In episode 201, Rick and Bob Rosendahl show us how to make a frame for a floor length mirror. A nice frame can complement anything, including mirrors and can make an attractive addition to your home. 

Set Up

Place a 3/8-spiral bit in the router and tighten with wrenches. Then put in a 5/8 guide around the bit, and you are ready to get started. For the external routing that you will do, you will need a fixture that will hold down and secure your wood into place. The proper fixture will have a strong piece of backing material, with strips of wood on screwed on the back and sides of the piece, and clamps to hold down the piece you are working on. 

Step One

Place your long piece of wood into the fixture and lock into place. Raise the bit high enough to do the cutting. Feed your piece into the rotation, so it will not rip the piece all over your workshop. There is no need to go too fast, so that you can control the cut. Go only half the length of the wood, flip the piece around and start again. Go until you meet the place where you stopped, smooth over the mid-spot, and you are complete with that piece. Repeat this process with the other piece of the frame.

Step Two

Take out the guide and bit of the table router. Now you will use a hand-held router. Place the same bit and guide into the hand held machine. Get out another fixture that has an indentation in it. Clamp the fixture to your table so you can cut without your piece moving. Slide in one of your pieces you cut and lock into place with the clamps. Set the depth of your router and you are ready to go. Lead into the material clockwise and cut out the groove that the rail will fit into. Clean it up and repeat on the other side, as well as the other piece. 

Step Three

Using a round-over bit, round off the end of the rail to fit into the groove. Repeat for both rails and fit inside. Glue and screw into place. Then, when fully assembled, you need to rabbet out the back with a 3/8-inch rabbet bit and a ¼-inch guide, so the mirror frame can fit inside nicely. Work on the right inner side and run the entire frame through the bit. Your frame is ready to place a floor length mirror inside. You can stain the wood and add any decorative touches you want, making your mirror a great show-piece!

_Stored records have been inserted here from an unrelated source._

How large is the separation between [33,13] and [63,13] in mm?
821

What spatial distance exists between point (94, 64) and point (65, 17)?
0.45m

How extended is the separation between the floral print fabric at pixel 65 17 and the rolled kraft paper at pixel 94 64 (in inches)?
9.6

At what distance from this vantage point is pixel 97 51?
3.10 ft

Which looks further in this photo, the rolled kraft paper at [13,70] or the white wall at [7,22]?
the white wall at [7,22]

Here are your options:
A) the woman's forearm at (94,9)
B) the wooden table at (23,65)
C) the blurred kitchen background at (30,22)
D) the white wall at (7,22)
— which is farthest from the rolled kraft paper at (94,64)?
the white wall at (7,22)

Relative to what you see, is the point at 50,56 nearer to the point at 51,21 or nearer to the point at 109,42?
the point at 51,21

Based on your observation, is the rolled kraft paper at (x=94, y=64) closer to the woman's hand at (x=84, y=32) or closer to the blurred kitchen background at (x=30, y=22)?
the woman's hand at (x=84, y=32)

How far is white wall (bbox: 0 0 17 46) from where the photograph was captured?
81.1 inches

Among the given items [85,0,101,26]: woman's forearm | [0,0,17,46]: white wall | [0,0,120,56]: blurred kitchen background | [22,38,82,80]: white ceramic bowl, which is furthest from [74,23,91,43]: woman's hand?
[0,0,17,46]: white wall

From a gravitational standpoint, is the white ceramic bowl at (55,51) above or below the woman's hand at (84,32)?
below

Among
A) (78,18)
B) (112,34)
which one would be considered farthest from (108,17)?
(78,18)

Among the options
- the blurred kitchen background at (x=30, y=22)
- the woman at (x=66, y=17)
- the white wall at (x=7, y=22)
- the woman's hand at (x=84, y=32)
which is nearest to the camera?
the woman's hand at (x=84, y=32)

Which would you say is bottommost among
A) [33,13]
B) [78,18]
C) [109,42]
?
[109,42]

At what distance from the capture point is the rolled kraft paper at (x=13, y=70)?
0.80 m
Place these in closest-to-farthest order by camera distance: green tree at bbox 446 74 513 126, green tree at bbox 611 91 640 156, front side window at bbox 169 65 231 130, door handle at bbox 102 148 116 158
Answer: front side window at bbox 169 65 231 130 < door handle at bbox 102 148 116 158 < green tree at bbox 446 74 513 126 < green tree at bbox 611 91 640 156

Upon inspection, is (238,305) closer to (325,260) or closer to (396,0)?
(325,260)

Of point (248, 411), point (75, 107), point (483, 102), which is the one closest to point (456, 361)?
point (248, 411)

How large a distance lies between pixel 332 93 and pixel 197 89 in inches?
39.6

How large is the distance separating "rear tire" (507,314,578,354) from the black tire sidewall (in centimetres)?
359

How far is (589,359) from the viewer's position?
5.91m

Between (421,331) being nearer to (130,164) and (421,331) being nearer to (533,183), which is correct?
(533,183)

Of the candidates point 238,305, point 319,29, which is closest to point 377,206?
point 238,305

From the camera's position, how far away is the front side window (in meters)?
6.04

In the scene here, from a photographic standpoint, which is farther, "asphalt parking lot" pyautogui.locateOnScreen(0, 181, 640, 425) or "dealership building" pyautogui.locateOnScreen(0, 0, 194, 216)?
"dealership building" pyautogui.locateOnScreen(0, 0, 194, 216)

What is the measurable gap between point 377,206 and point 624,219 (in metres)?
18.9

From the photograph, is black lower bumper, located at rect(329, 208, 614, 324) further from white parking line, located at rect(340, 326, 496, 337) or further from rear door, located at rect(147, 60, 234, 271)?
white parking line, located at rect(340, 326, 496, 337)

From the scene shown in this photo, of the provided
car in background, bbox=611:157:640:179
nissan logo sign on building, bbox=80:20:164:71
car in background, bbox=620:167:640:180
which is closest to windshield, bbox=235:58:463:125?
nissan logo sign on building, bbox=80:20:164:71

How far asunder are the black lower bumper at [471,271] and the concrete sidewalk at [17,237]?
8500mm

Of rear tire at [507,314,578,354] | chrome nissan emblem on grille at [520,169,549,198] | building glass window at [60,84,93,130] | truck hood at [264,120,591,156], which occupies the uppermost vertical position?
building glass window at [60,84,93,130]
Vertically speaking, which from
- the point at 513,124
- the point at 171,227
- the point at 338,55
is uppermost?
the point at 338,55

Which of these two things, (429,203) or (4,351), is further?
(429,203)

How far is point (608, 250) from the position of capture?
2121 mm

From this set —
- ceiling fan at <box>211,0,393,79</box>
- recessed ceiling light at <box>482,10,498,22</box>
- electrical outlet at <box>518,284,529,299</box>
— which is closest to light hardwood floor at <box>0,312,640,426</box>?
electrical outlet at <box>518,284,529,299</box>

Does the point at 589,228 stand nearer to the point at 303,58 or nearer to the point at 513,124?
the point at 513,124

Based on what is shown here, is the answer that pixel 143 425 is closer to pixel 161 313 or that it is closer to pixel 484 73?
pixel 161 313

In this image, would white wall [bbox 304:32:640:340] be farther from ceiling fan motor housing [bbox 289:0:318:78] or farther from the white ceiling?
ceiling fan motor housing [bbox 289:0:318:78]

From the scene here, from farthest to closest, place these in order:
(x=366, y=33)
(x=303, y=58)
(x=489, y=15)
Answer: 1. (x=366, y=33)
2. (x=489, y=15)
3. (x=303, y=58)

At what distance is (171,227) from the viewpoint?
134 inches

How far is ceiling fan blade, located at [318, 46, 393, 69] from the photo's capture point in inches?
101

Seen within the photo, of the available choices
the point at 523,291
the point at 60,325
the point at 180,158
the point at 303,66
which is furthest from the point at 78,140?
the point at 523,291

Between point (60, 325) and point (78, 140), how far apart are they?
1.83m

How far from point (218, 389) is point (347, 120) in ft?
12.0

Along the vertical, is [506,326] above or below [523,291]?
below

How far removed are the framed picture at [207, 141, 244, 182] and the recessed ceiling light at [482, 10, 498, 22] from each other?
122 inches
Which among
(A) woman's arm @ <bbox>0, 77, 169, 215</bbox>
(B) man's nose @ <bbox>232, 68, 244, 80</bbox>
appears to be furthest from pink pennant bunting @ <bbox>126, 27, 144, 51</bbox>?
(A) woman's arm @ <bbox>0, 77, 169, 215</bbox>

Click here to join the Router Workshop!!


----------



## bobj3 (Jan 17, 2006)

HI

Has anyone notice the posted has "First Name: N/a " it sounds like it should be Rick R. ,,,,,, or is it just me.. 

Most put the old man 1st.
" Rick and Bob Rosendahl show "

====



learnexperience said:


> In episode 201, Rick and Bob Rosendahl show us how to make a frame for a floor length mirror. A nice frame can complement anything, including mirrors and can make an attractive addition to your home.
> 
> Set Up
> 
> ...


----------



## jw2170 (Jan 24, 2008)

I also find it strange that this person seems to only post a precis of some of the router workshop episodes. (not that there's anything wrong with that) .

You would think, with all this learning, we might see some project (box??).

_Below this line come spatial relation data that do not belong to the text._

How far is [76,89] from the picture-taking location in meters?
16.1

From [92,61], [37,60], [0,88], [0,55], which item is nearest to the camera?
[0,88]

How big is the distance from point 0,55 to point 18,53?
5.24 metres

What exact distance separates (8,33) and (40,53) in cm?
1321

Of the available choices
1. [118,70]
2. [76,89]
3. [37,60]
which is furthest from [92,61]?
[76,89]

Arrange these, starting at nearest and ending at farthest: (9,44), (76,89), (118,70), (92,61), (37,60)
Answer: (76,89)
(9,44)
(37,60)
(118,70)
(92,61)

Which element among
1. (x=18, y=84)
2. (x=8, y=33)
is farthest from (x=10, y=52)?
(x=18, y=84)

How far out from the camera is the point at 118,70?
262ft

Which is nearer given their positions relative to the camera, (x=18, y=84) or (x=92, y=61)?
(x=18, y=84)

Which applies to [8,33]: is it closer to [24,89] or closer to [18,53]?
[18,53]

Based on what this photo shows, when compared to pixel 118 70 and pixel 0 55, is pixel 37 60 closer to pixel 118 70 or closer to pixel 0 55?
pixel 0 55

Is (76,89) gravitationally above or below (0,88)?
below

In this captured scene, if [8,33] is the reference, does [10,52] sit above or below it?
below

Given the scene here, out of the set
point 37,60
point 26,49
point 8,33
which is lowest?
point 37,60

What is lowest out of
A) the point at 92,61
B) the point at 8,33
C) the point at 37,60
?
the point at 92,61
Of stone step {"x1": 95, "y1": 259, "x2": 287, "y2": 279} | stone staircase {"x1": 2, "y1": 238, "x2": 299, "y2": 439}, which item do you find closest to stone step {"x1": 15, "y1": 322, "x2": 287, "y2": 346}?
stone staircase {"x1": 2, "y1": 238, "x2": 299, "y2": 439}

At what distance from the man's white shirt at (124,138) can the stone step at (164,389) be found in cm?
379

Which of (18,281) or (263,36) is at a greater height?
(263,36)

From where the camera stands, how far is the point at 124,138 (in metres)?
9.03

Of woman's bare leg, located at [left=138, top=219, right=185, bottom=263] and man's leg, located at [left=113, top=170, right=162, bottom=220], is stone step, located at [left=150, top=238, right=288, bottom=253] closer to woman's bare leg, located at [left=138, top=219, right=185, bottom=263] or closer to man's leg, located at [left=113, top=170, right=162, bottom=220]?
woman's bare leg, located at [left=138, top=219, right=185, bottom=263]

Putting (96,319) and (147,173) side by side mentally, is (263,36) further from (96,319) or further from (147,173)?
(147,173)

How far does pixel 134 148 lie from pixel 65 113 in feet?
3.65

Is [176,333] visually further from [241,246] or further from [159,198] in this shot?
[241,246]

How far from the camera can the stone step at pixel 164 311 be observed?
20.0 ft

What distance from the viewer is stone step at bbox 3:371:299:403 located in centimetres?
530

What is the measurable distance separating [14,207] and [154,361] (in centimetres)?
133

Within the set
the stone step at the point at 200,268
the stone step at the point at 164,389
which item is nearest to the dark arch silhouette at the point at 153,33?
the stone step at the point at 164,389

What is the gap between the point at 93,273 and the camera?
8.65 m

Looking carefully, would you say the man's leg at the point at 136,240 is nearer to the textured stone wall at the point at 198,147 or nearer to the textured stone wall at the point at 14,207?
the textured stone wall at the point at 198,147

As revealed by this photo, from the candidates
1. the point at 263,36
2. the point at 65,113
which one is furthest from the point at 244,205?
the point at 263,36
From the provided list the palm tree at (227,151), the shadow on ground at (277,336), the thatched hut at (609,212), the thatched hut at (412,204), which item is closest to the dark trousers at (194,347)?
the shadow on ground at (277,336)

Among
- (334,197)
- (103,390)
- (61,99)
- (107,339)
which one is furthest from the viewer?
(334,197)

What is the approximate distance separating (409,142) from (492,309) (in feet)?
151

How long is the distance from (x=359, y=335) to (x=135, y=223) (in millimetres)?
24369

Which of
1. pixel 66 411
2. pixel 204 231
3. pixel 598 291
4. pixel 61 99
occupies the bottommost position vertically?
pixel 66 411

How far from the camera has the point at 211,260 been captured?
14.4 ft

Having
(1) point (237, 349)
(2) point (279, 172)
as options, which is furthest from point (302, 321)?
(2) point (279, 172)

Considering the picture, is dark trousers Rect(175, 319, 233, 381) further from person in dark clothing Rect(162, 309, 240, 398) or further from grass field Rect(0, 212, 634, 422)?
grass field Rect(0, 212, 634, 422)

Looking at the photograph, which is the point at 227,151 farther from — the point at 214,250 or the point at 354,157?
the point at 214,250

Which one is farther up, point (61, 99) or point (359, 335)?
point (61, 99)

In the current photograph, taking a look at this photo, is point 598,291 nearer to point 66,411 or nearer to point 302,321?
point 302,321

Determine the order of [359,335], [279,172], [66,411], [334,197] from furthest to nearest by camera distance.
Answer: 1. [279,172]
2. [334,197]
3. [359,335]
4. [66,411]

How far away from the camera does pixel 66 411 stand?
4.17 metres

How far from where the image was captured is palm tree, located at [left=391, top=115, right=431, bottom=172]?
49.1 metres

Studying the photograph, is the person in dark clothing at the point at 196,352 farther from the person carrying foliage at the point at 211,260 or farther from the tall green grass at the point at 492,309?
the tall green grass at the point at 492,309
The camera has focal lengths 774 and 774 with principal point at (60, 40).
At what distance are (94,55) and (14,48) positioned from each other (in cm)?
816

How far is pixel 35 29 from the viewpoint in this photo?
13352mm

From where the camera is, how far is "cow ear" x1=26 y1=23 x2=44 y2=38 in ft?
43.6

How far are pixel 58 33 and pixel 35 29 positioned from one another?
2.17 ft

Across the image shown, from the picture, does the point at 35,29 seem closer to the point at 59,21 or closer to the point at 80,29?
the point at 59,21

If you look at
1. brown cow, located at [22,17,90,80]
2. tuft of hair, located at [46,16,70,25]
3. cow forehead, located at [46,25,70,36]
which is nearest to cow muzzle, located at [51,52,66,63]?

However the information is a great source of Bob and Rick's methods. I only wish he/she posted a picture or two as sometimes I get confused with the syntax...


----------



## jschaben (Jun 21, 2009)

You're right James, I got lost on the setup.. have no idea what this fixture looks like, several of what it could look like but I doubt any of those would work.:no:


----------



## bobj3 (Jan 17, 2006)

201 - Full Length Mirror:

Bob and Rick demonstrate just how easy it is to make a wooden-framed, full length mirror. 
Produce perfectly matched taper cuts and mortise joints with the help of some shop-made fixtures and the router. 
Taper the mirror sides and mortise the rails into the sides. 
Pay attention to the wood grain to reduce tear out. 


Router Workshop: Series 200


----------



## BobandRick (Aug 4, 2004)

Hey guys,

Harish is his name and he is a true beginner when it comes to woodworking but he is a writer. I am doing this experiment with the beginner watching then explaining how to use the router with the help of the Router Workshop video library.

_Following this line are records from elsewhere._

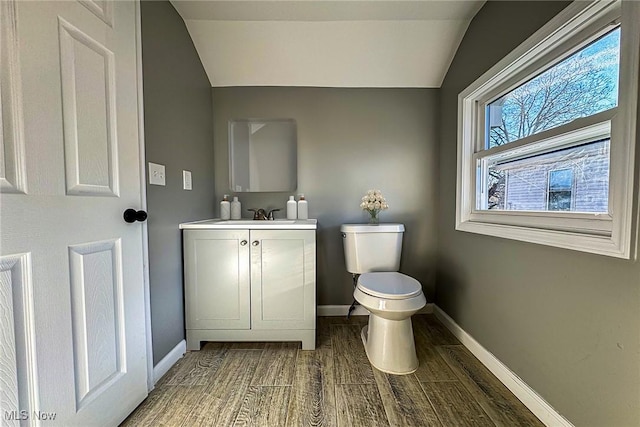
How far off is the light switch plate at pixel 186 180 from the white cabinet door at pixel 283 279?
523 millimetres

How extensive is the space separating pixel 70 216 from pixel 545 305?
6.04 feet

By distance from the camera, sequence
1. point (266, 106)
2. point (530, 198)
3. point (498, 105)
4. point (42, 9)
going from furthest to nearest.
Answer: point (266, 106)
point (498, 105)
point (530, 198)
point (42, 9)

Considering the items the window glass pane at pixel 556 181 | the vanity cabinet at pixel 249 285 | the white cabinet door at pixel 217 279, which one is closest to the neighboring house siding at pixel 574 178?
the window glass pane at pixel 556 181

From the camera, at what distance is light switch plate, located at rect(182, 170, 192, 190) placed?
154 cm

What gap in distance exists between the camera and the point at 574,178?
1.03 meters

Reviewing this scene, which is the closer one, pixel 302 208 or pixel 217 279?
pixel 217 279

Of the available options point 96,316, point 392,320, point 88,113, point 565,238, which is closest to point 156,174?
point 88,113

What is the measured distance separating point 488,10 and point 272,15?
1.26m

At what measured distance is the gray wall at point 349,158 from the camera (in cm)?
197

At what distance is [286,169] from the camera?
207 centimetres

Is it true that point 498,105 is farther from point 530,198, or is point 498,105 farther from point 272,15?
point 272,15

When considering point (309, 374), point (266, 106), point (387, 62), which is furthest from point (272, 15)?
point (309, 374)

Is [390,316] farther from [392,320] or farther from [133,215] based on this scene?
[133,215]

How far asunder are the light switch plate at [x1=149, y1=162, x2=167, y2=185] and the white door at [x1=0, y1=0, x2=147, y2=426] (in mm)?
150
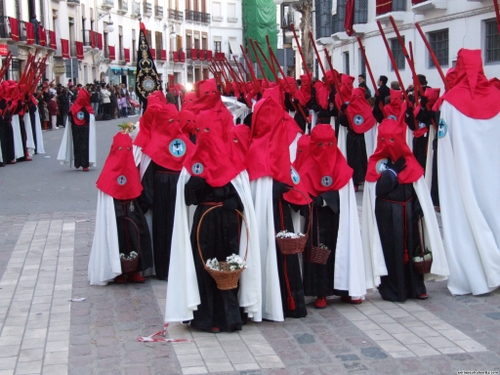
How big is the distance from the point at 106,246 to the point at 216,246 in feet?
6.19

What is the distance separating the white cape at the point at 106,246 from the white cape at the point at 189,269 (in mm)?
1587

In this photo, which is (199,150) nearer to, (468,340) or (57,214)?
(468,340)

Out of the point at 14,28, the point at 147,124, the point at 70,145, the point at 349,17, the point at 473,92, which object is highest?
the point at 14,28

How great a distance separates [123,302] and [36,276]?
1493mm

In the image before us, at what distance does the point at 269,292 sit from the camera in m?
6.78

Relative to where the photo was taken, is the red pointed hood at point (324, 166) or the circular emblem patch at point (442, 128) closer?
the red pointed hood at point (324, 166)

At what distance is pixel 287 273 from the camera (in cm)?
685

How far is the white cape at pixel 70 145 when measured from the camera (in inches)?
693

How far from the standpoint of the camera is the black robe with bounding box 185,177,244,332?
6.55 meters

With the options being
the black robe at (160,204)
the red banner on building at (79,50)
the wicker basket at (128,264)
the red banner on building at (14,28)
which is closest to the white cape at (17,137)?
the black robe at (160,204)

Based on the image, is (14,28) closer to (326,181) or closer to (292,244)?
(326,181)

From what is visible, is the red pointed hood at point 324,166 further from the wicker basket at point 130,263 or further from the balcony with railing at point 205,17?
the balcony with railing at point 205,17

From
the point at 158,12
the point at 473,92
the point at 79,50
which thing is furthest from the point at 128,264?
the point at 158,12

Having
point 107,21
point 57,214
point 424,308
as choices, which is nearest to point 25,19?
point 107,21
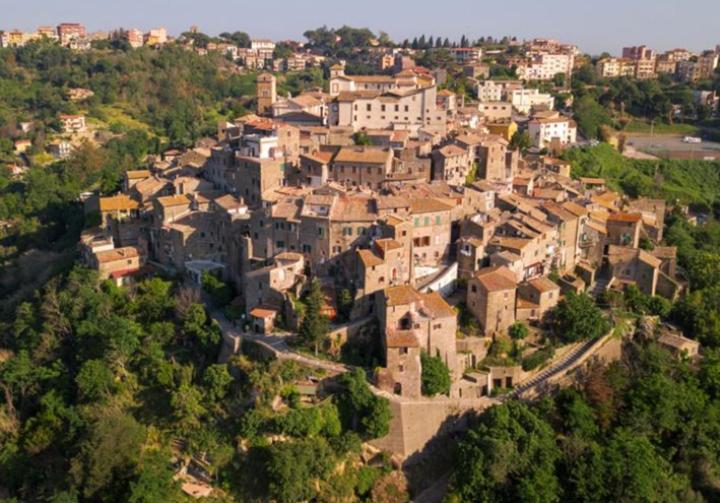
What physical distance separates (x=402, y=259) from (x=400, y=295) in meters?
2.71

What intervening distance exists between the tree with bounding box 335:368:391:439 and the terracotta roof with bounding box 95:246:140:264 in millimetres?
14190

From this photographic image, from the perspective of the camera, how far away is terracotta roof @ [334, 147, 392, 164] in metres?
34.6

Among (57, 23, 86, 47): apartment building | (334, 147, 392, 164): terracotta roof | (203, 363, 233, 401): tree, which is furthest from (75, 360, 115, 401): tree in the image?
(57, 23, 86, 47): apartment building

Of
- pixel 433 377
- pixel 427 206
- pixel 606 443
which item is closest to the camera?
pixel 606 443

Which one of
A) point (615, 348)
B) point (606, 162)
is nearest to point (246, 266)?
point (615, 348)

I have decided to give everyone the beginner's perspective of TRW with Harish writing 4 new posts a month. I will have him add a note to his signature explaining this and we will continue writing about a new show per post. 

Rick


----------



## jw2170 (Jan 24, 2008)

BobandRick said:


> Hey guys,
> 
> Harish is his name and he is a true beginner when it comes to woodworking but he is a writer. I am doing this experiment with the beginner watching then explaining how to use the router with the help of the Router Workshop video library.
> 
> ...



Thanks for making that clear, Rick

However, for those that have not seen the videos, the descriptions are vague with the forum members trying to visualize the setups.....

There were a couple of posts where I was lost and I had previously seen the videos.......


----------



## BobandRick (Aug 4, 2004)

Hummm....Yes writing about an operation is one thing and watching is quite another thing, as they say the picture is worth 1,000 words...these posts are not here to replace the videos they are here to enhance the videos and give the forum a beginner's perspective to TRW.

The point is to have a woodworking beginner write about what he has seen and then these posts might spark interest with hopefully the experts jumping in and clarifying some of the foggy points that the beginner might miss on...I don't see or edit the posts as I want them to come from the truly beginner's perspective.


----------